Преподобный, как обычно, не отказался быть миротворцем. Сейчас не пешком пошел, а вынужден был ехать на тележке, годы давали себя знать. Олега Ивановича его визит поверг в настоящее смятение. К концу земной жизни слава и авторитет преподобного стали неоспоримыми. Люди твердо знали и верили, он – святой. Уже святой! Среди них жил, говорил, творил человек, на котором лежал отблеск Божьей Славы. Но и Божьей Силы, Божьей Власти. И этот человек неожиданно появился в бедненькой, кое-как восстановленной от погромов Рязани. Внешне св. Сергий был таким же, как раньше – скромным и тихим. Он не грозил пораженному Олегу, не затворял у него церквей. Он всего лишь завел с князем разговор «о пользе души и о мире и о любви».

> **ИСХОДНЫЕ МАТЕРИАЛЫ**

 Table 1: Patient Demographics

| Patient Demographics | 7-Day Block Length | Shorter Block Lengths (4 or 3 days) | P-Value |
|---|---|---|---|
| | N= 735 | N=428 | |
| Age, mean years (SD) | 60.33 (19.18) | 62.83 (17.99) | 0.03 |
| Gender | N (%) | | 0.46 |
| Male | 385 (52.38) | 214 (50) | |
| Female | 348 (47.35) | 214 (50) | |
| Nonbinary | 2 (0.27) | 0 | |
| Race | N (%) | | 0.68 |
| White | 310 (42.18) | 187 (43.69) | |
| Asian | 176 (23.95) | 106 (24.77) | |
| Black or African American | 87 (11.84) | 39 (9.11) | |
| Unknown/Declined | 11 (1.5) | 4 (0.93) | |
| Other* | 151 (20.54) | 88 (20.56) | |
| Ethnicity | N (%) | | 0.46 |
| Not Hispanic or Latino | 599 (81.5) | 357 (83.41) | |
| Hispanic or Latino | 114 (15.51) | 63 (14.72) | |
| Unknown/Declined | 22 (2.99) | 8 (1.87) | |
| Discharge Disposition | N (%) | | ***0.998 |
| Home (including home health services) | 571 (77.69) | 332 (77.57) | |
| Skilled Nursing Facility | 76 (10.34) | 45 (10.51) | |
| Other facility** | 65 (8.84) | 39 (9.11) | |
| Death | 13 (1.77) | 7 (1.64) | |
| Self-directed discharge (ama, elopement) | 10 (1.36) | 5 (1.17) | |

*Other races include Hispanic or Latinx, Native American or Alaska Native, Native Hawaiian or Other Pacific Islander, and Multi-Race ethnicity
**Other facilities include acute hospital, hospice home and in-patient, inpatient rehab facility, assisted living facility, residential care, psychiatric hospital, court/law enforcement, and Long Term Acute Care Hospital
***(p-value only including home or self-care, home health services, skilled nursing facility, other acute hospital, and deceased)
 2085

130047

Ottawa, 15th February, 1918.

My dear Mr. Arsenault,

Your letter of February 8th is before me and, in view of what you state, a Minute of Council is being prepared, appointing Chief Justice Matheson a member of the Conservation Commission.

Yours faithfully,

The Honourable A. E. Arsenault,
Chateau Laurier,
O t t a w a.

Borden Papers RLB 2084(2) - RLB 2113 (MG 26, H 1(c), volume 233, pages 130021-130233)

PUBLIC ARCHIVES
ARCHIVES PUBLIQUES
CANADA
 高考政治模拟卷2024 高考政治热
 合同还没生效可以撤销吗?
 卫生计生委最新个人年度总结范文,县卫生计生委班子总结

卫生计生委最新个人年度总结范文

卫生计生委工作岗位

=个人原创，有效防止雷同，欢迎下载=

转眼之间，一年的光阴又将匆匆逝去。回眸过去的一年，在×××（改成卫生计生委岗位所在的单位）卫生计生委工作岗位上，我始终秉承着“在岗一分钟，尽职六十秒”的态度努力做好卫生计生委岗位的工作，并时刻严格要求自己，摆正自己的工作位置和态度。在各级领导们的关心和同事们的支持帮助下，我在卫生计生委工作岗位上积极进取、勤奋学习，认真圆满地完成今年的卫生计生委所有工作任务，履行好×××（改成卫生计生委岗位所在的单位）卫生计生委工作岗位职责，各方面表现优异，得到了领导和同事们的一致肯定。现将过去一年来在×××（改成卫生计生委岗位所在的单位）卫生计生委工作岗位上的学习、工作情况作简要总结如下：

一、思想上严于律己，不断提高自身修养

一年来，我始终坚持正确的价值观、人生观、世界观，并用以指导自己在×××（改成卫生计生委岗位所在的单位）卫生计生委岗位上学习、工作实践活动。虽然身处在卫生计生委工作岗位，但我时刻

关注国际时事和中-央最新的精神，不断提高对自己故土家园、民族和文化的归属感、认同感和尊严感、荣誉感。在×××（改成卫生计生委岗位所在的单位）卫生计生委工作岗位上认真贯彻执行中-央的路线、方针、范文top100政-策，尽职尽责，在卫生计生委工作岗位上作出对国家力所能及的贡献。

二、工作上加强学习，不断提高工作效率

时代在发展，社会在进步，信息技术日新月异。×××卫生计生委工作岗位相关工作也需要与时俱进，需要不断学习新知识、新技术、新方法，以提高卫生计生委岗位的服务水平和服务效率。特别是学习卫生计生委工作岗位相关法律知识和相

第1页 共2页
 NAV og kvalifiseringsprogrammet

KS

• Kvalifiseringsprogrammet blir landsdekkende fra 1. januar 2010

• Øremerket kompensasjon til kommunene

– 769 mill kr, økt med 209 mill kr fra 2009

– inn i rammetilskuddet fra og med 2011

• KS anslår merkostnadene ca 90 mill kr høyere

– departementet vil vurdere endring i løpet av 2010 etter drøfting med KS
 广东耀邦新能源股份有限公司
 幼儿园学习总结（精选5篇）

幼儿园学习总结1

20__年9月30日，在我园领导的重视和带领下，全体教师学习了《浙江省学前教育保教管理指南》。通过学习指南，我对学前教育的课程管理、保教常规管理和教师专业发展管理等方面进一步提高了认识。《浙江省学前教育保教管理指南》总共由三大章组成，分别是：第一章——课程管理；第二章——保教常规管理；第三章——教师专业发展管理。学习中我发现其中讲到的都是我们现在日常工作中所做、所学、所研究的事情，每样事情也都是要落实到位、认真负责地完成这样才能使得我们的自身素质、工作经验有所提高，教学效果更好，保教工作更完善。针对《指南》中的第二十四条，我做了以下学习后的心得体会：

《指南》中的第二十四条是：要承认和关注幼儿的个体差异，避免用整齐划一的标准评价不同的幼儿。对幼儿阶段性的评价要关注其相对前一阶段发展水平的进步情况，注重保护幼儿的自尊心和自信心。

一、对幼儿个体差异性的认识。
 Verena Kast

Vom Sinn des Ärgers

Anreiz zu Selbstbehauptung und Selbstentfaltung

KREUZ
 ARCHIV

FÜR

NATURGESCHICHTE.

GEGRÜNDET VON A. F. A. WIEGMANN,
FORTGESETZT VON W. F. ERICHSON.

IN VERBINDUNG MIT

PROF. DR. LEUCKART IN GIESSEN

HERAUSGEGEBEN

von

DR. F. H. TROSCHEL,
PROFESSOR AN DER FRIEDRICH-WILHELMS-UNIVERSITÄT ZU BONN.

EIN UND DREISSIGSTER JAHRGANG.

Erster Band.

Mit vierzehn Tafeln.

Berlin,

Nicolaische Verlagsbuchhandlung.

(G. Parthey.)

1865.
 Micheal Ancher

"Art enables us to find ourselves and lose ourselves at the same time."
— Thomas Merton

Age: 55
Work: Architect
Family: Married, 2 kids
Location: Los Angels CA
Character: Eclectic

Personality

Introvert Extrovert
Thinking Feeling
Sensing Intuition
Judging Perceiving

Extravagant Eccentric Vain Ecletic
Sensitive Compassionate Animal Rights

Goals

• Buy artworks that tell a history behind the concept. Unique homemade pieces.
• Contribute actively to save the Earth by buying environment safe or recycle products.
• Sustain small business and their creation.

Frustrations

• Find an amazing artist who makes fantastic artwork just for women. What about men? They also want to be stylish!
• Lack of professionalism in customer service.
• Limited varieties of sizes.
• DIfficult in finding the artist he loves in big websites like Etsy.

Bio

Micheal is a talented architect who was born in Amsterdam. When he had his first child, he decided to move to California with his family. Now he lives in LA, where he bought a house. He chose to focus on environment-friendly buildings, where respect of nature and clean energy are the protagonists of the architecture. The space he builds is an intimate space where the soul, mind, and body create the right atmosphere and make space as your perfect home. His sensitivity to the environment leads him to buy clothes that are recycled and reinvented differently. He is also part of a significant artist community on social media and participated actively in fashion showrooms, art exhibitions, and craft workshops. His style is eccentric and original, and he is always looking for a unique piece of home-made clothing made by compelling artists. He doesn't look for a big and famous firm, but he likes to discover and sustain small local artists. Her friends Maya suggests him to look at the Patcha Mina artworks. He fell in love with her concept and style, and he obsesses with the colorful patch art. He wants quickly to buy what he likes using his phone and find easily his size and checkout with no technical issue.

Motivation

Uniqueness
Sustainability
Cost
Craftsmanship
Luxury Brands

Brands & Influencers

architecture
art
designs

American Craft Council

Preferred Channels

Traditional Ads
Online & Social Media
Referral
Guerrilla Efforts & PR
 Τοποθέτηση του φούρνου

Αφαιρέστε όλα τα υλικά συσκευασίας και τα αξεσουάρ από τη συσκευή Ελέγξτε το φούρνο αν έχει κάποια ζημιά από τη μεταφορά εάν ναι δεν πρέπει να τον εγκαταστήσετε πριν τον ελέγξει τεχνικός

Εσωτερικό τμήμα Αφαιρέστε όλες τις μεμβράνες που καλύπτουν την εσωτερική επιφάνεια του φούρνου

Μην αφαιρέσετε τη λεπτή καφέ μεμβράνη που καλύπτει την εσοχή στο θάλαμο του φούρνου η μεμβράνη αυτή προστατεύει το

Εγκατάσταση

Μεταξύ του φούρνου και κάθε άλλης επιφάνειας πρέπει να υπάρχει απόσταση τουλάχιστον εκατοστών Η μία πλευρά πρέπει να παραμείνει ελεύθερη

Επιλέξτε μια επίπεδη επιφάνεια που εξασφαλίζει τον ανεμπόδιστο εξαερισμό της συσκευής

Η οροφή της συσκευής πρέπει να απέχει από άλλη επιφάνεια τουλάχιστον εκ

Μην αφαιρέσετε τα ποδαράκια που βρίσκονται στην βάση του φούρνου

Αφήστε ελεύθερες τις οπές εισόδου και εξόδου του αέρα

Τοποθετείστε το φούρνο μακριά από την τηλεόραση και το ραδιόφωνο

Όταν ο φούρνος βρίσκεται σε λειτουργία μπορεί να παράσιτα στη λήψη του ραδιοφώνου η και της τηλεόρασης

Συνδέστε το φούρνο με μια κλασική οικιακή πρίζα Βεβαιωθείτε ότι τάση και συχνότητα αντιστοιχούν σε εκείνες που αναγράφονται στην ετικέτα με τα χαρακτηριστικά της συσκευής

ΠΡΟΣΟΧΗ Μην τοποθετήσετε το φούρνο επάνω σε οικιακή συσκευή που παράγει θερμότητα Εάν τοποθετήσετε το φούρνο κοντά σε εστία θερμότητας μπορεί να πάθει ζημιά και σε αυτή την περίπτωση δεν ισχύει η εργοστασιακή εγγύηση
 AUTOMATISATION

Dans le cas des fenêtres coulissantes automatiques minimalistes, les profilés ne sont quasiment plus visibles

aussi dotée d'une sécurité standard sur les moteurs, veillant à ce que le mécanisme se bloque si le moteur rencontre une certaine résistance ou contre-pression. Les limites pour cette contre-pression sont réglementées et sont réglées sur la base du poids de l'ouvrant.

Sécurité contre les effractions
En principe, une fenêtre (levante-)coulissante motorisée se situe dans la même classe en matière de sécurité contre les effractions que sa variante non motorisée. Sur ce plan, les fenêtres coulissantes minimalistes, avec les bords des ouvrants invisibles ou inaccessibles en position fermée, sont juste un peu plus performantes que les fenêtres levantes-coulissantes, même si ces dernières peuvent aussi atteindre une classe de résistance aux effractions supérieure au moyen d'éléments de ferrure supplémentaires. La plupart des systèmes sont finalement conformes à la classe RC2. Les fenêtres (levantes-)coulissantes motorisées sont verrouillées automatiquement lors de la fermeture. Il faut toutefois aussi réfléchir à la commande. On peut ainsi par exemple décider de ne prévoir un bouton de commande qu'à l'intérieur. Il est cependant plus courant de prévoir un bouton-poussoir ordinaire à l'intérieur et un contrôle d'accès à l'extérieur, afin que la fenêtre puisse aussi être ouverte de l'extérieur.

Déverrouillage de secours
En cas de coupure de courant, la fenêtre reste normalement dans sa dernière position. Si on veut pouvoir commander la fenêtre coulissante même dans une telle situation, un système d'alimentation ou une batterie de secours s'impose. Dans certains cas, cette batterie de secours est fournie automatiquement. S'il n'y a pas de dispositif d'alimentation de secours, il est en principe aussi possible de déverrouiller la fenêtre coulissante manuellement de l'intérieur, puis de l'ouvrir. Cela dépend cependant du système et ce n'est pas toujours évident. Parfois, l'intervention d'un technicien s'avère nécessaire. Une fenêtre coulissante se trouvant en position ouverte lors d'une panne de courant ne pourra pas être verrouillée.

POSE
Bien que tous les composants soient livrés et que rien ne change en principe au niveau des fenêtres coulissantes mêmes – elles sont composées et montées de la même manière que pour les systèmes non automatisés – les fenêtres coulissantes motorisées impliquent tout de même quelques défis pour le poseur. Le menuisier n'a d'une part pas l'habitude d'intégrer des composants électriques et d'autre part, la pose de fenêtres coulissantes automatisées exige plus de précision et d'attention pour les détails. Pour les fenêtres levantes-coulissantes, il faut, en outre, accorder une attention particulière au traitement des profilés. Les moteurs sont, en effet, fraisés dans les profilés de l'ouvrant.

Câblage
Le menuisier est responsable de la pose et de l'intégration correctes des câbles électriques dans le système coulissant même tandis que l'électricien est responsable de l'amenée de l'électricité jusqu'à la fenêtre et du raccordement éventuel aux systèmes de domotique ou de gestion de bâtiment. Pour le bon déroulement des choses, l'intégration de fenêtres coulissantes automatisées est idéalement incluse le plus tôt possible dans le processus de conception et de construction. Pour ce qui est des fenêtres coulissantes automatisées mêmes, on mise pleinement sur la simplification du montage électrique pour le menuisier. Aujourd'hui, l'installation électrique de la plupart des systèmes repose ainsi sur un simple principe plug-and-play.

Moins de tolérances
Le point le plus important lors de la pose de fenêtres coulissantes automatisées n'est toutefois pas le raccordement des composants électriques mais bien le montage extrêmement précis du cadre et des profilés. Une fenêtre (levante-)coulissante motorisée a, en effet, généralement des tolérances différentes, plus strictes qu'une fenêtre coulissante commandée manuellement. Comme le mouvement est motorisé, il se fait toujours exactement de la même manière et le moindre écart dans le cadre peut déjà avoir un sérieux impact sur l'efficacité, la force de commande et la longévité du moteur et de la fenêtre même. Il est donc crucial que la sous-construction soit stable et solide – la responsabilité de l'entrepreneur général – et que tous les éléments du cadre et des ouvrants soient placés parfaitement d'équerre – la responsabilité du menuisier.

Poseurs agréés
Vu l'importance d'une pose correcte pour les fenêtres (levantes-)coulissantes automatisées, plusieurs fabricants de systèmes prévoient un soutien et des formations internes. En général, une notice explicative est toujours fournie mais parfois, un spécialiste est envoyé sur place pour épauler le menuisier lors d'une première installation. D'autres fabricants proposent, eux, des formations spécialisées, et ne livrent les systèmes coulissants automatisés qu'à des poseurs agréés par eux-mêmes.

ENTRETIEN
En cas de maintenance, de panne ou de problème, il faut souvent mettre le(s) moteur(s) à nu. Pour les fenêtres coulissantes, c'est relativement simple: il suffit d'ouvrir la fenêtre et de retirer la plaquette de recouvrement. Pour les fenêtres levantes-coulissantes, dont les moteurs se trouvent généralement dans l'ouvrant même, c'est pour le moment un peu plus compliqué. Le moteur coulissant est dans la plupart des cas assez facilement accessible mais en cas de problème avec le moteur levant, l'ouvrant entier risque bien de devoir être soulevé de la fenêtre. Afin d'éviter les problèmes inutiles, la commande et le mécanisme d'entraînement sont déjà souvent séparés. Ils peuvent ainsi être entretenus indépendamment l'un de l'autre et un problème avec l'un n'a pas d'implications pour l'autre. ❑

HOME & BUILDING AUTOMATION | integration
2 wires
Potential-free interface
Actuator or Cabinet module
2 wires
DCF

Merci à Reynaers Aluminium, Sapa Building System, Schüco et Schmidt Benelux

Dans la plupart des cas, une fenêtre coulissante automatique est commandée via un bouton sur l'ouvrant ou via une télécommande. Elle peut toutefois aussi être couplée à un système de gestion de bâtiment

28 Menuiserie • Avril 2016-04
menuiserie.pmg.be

> **ЧТО СДЕЛАТЬ**
Как изложить коротким списком главные факты абзаца изучаемого текста, который начинается словами «Преподобный, как обычно»? Записи для работы не понадобятся.

> **ПИСЬМЕННЫЙ ОТВЕТ**
- Преподобный Сергий, как обычно, согласился стать миротворцем; из-за возраста он ехал на тележке, а не шел пешком.
- Его визит поверг Олега Ивановича в смятение.
- К концу жизни слава и авторитет преподобного стали неоспоримыми: люди верили, что он уже святой и на нем лежит отблеск Божьей Славы, Силы и Власти.
- Он появился в бедной, кое-как восстановленной после погромов Рязани.
- Внешне он остался скромным и тихим: не грозил князю, не затворял церквей, а лишь завел разговор «о пользе души и о мире и о любви».